Arts & Culture

Atlanta Season 3: Donald Glover’s Surrealist Masterpiece is Back with Full Force

By Aryav D. ’23

Donald Glover, otherwise known as rapper Childish Gambino, created and starred in FX’s Atlanta in 2016, a surrealist comedy-drama about an up-and-coming rapper, Paper Boi (Brian Tyree Henry), and his cousin/manager, Earn (Donald Glover), as they navigate the rap world in Atlanta. Upon first glance, that’s not a particularly inventive premise, or at least one you may expect for a show that has garnered a never-ending onslaught of praise and awards over its two short seasons. 

But the catch is that Atlanta is anything but a show about a rapper and his manager. Despite the occasional jabs at or parodies of hip hop culture, the show exists in a realm entirely of its own and serves as an antithesis to more run-of-the-mill shows about the music industry, like Fox’s Empire, instead boldly and flippantly tackling a variety of social issues with commentary that whizzes past the screen with all the absurdity of a dream and occasional terror of a nightmare. Pitched by Glover as “Twin Peaks with rappers,” Atlanta is a show that is truly impossible to categorize as it leaps from genre to genre within minutes, skipping from satire to horror to drama to slapstick and all the way back again. 

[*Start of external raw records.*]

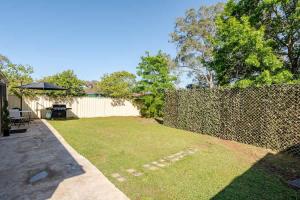 a backyard with a fence and a grass yard at Enjoy your home away from home in Rooty Hill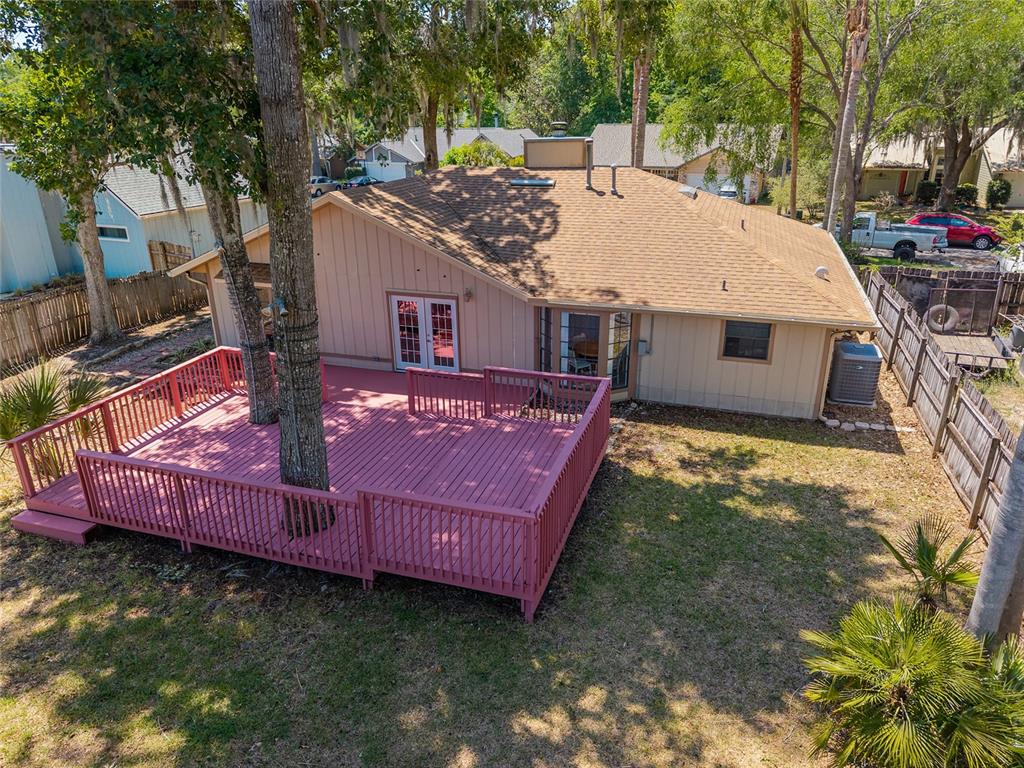 An elevated view of a house exterior featuring a large pink wooden deck with trees — 4363 NW 61ST TERRACE, GAINESVILLE, FL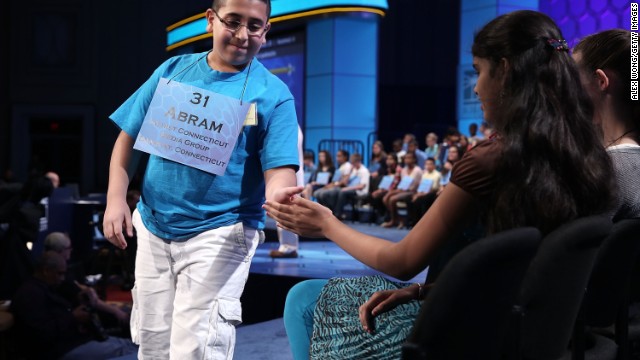  Abram Mikhaeel Goda, left, of Bridgeport, Connecticut, hi-fives Himanvi Kopuri of Denver, Colorado, after he spells "nomenclative," of or relating to name or the act of naming, in round three on May 29.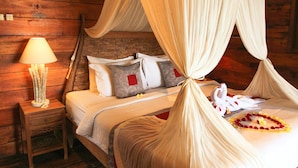 A bed with a canopy, pillows, a bedside table with a lamp, and a brick wall.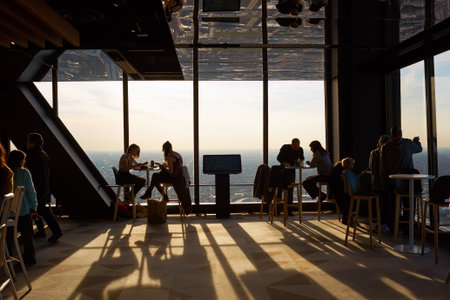 CHICAGO, IL - CIRCA MARCH, 2016: visitors at John Hancock Center's observatory. The John Hancock Center is a supertall skyscraper at 875 North Michigan Avenue, Chicago.のeditorial素材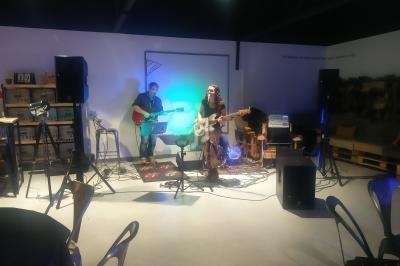 Deux musiciens jouent de la guitare sur une petite scène éclairée dans une salle avec des chaises et du matériel audio.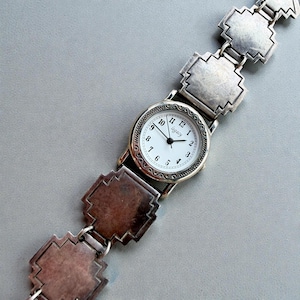 Könnte beinhalten: Eine silberfarbene Legacy-Uhr mit weißem Zifferblatt und schwarzen Ziffern. Die Uhr hat eine dekorative Lünette und ist an einem silbernen Armband mit geometrischen Gliedern befestigt. Die Uhr liegt auf einer grauen Oberfläche.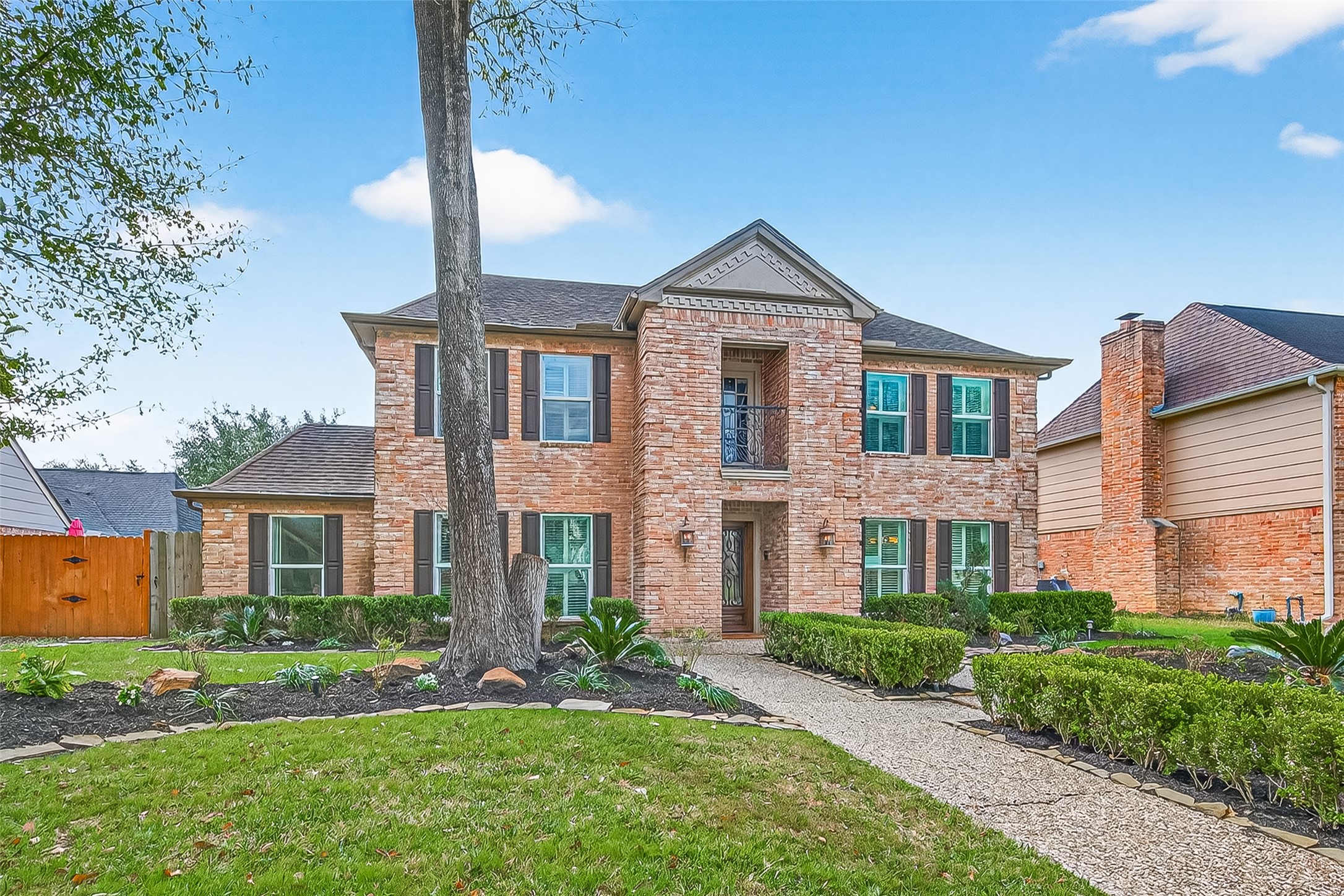15843 Foxgate Road Houston, TX 77079 - Photo 3 of 49 a front view of a house with a yard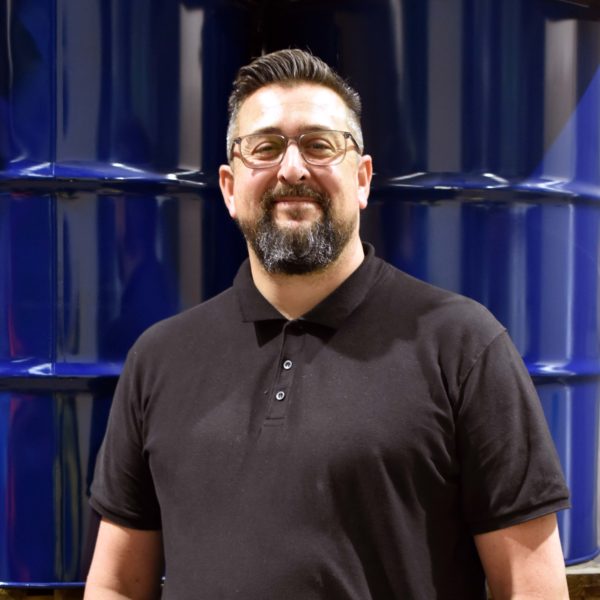 Headshot of Wessex Resins employee Paul Luffman in front of barrells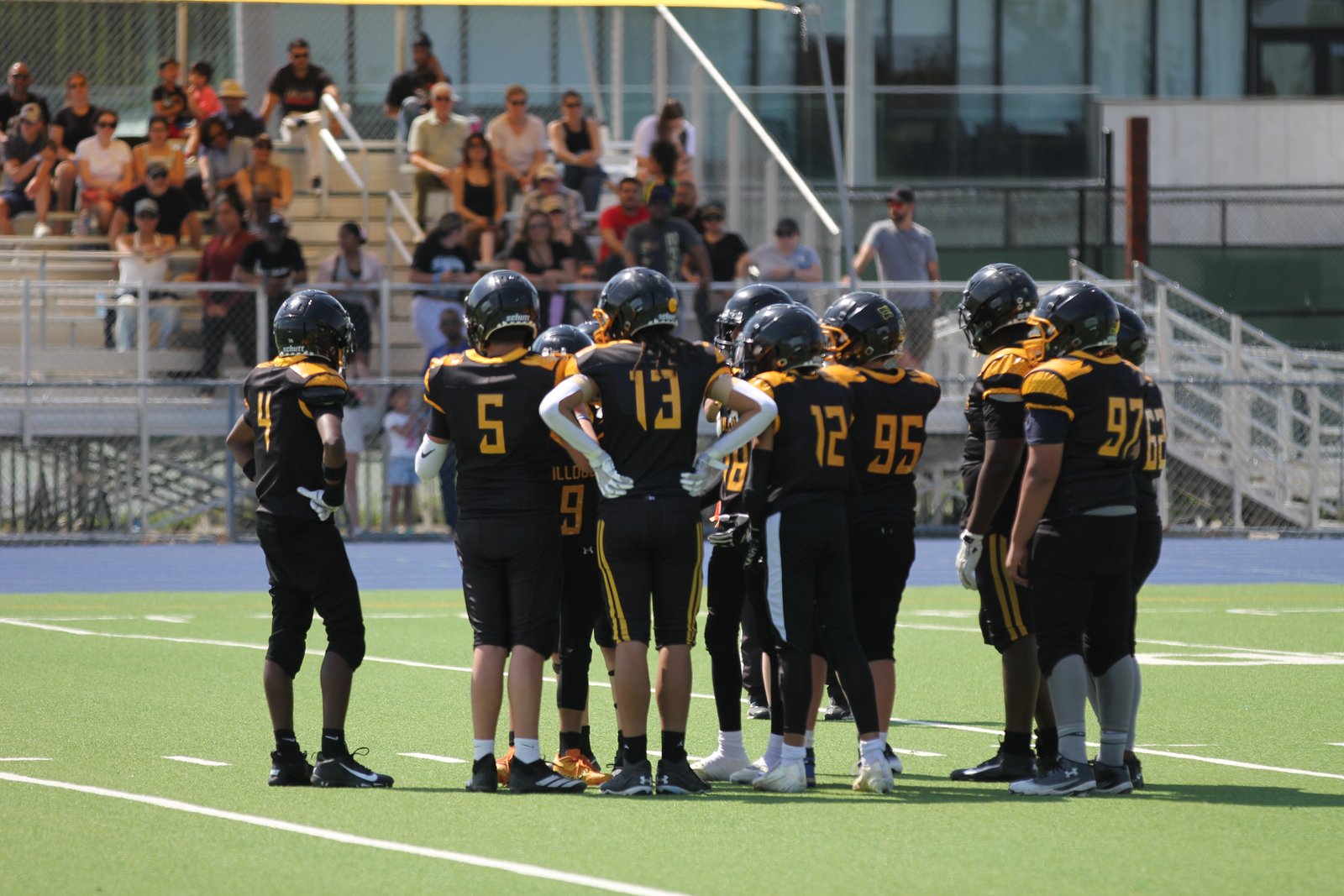 Bulldogs Bantam offense huddled at midfield with parents and fans in the stands behind them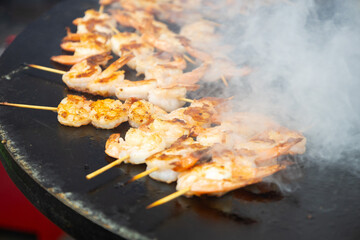 Street food fried shrimps for hot dogs with seafood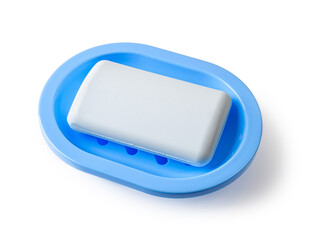 Blue dish with soap isolated on a white background. New rectangle soap bar on a rounded plastic holder with drain for bathroom and shower. Washing hands, purity and toiletries concepts.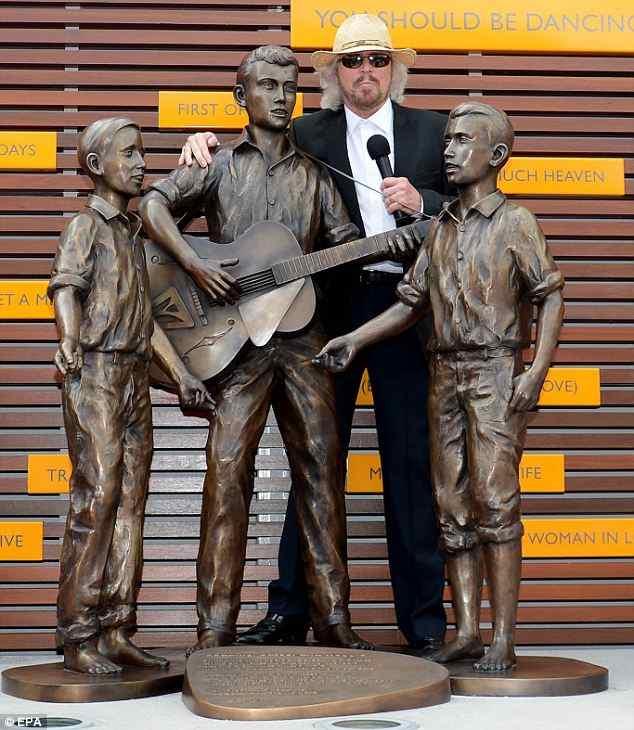 Posing alongside a bronze statue featuring the group barefoot between the ages of nine to twelve, Barry Gibb officially opened a commemorative walkway, known as Bee Gees Way, Redcliffe, Queensland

Coming after a four year hiatus, during which he took on the roles of Lando Calrissian and Simba before retiring and un-retiring from the rap game, multi-hyphenate Glover is back with a new third season of the show, preceding a fourth and final season this fall. Known for its sharp social commentary that it tends to deliver through episodic genre diversions or almost unbearably dark comedy, Atlanta manages the impossible task of staying topical, taking the sociopolitical climate of the last two years and wringing it through Glover’s unique kaleidoscopic vision. The Season 3 premiere is made up of two new episodes, one a Jordan Peele-esque detour whose central conceit sounds basic, but ends up a uniquely twisted fable, and the other a Christmas episode sent straight from hell.

The season picks up with Paper Boi on tour in Europe, reaching across the Atlantic to hilariously skewer racism in all of the unsettling, truly absurd ways only Glover and his writing team (which includes Glover’s own brother Stephen, given the writing credit for the first episode) could dream up. Helmed by Hiro Murai, who directed much of the first and second seasons as well as some of HBO’s Barry, the first two episodes each serve as a reminder of the unique visual presence of Atlanta: each new location is shot with such a clear eye for tone, and Murai can effortlessly switch up the entire mood of a scene with a shot choice. Murai, whose accomplished history in music videos includes Childish Gambino’s unforgettable “This is America,” has referenced how the show has completely evaded using an original score for the first two seasons, and it does the same here; instead, the eclectic music choices are, time and time again, pitch-perfect, used as anything from a punchline to an indelible set-piece built around a Tupac joke too outlandish to even describe to the complete tonal release to all of the dramatic buildup of an episode. Fittingly for a show set in the rap industry, the music choices in Atlanta shock, excite, and often anchor many of the show’s best moments.

    Tonally, it strikes the perfect balance of the macabre and silly, often simultaneously, as it weaves together and satirizes real-life tragedies, viral moments, and one particular rapper’s recent arrest to make for two of the most unforgettable episodes in the show’s history. In November of 2020, Glover boldly proclaimed in a rare public sighting of a tweet that Seasons 3 and 4 of Atlanta will be some of the best television ever made, only to be matched by The Sopranos. If this is what’s to come, it’s looking like he may just be right.